BOISE – Legislation to raise Idaho’s $7.25 per hour minimum wage won’t get a hearing this year, a Senate committee chairman said Thursday, because he doesn’t believe it has enough political support.
“If it doesn’t appear to have a chance to get through the process, we aren’t going to have a hearing,” said Sen. Curt McKenzie, R-Nampa, chairman of the Senate State Affairs Committee. “I don’t believe that there are the votes in the Senate State Affairs Committee or in the full Senate or House, if it got there. I don’t think it’s supported by my constituents.”
A statewide poll by Idaho Politics Weekly, conducted by Dan Jones & Associates last summer, showed 70 percent of Idahoans favor raising the minimum wage to $10 an hour.
Asked how he knew his constituents wouldn’t support a higher wage, McKenzie said, “That’s just my impression – I could be wrong. But I don’t see this as an issue that my party, the Republican Party, generally advances.”
“Lift Up Idaho,” a coalition working to raise Idaho’s minimum wage, criticized the decision.
“Most people don’t realize that the individual who presides over a committee can arbitrarily decide which issues are important enough to allow public testimony,” the group said in a prepared statement. “Minimum wage is an issue worthy of a public discussion.”
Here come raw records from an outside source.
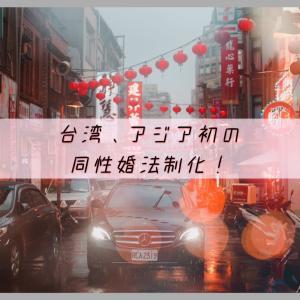 【祝】台湾がアジア初の同性婚を法制化!【世界の同性婚について】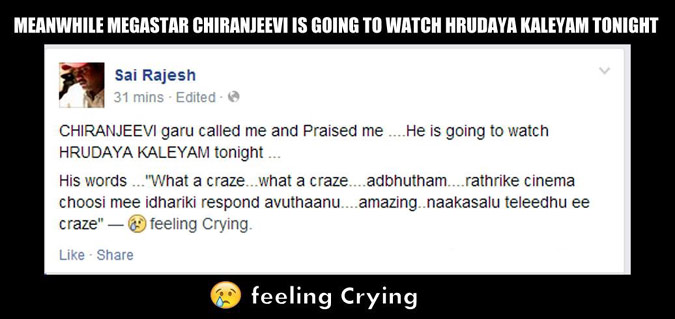 Chiranjeevi call to Hrudaya Kaleyam Team
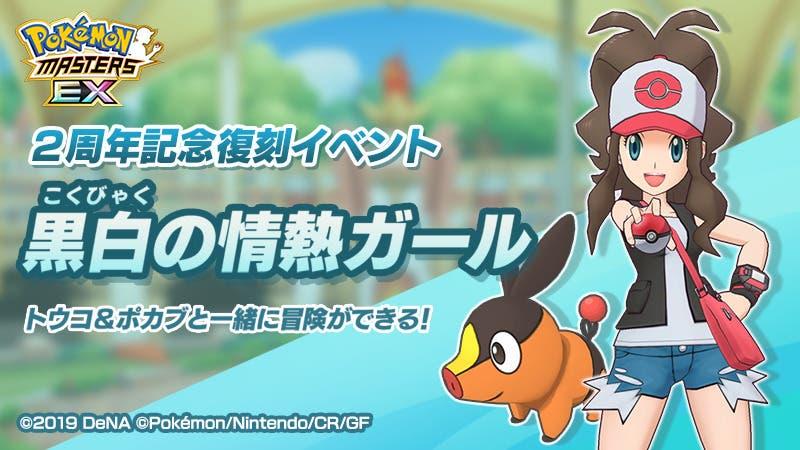 Pokemon Masters EX Liza y Tepig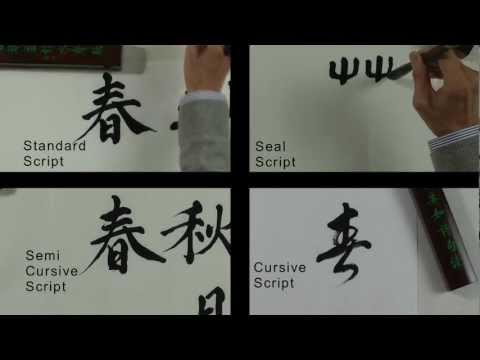 Decoding Chinese Calligraphy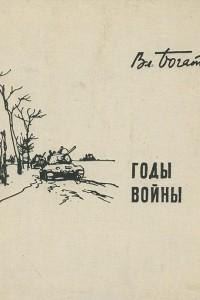 Годы войны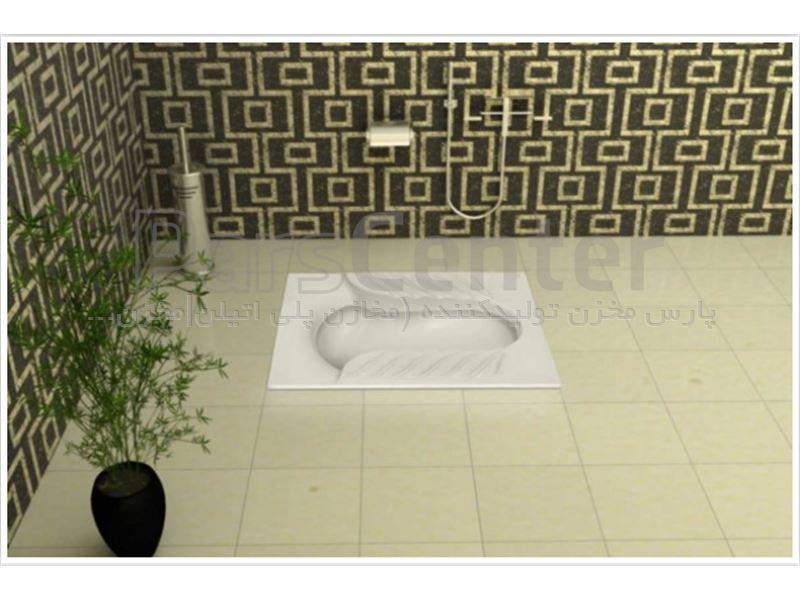 توالت زمینی مدل یاس گلسار فارس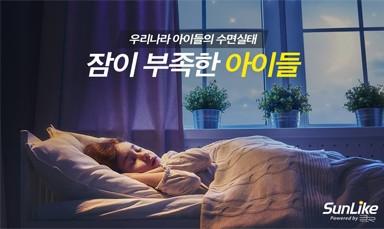 서울반도체_SUNLIKE 04. 아이들의 수면…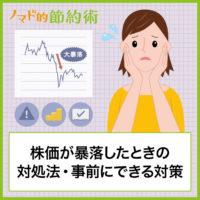 株価が暴落したときの対処方法と事前にできる対策、やってはいけないことについて解説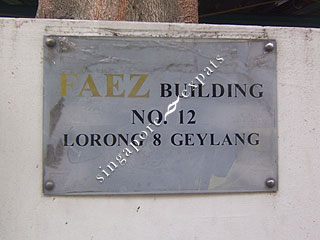 FAEZ BUILDING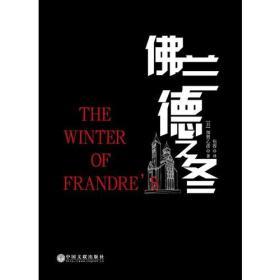 佛兰德之冬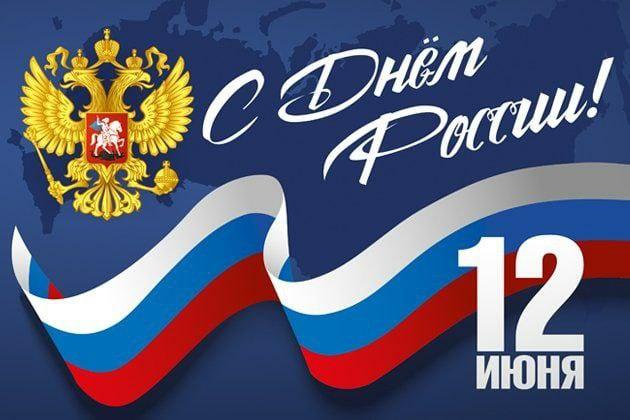 День России — это праздник любви и уважения к Родине, символ национального единства
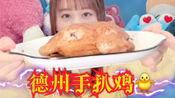 小女孩用微波炉制作德州手扒鸡!味道好极了
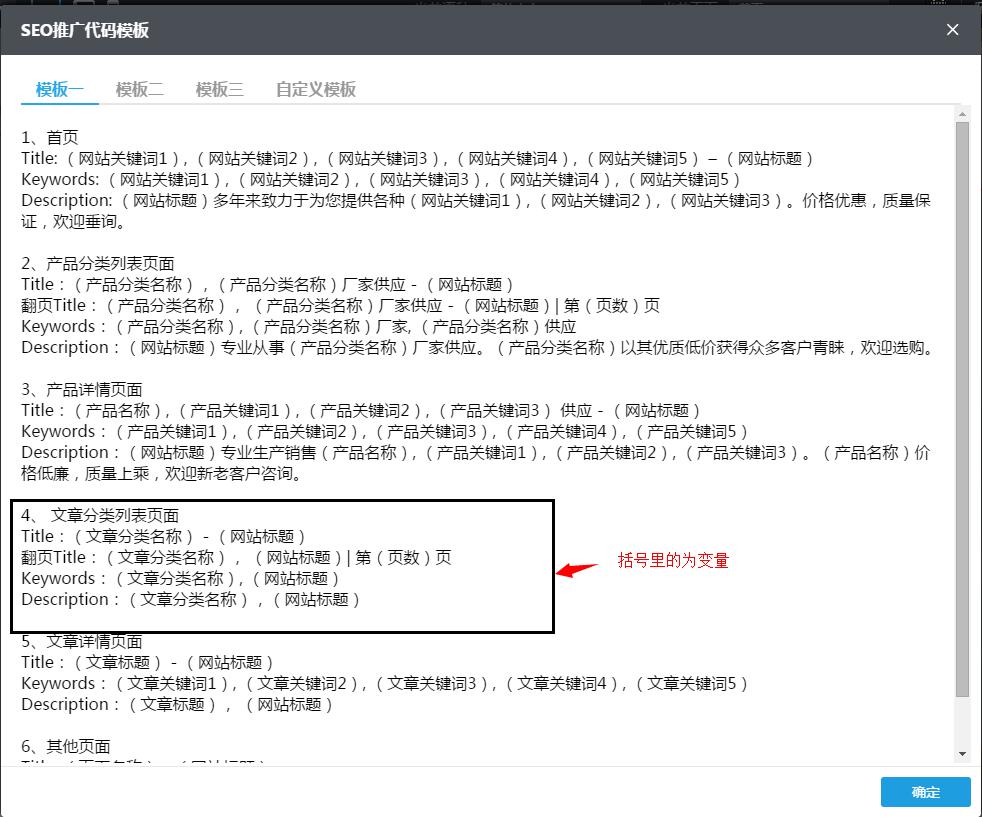 产品分类页面推广代码.png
The bill, sponsored by two Democratic lawmakers from Boise, would raise Idaho’s $7.25 per hour minimum wage to $8.50 an hour on July 1, 2016, and to $9.75 on July 1, 2017. The minimum wage for tipped workers would rise from the current $3.30 an hour to $3.80 on July 1, 2016, and to $4.25 a year later. After that, both would be adjusted annually based on changes in the Consumer Price Index.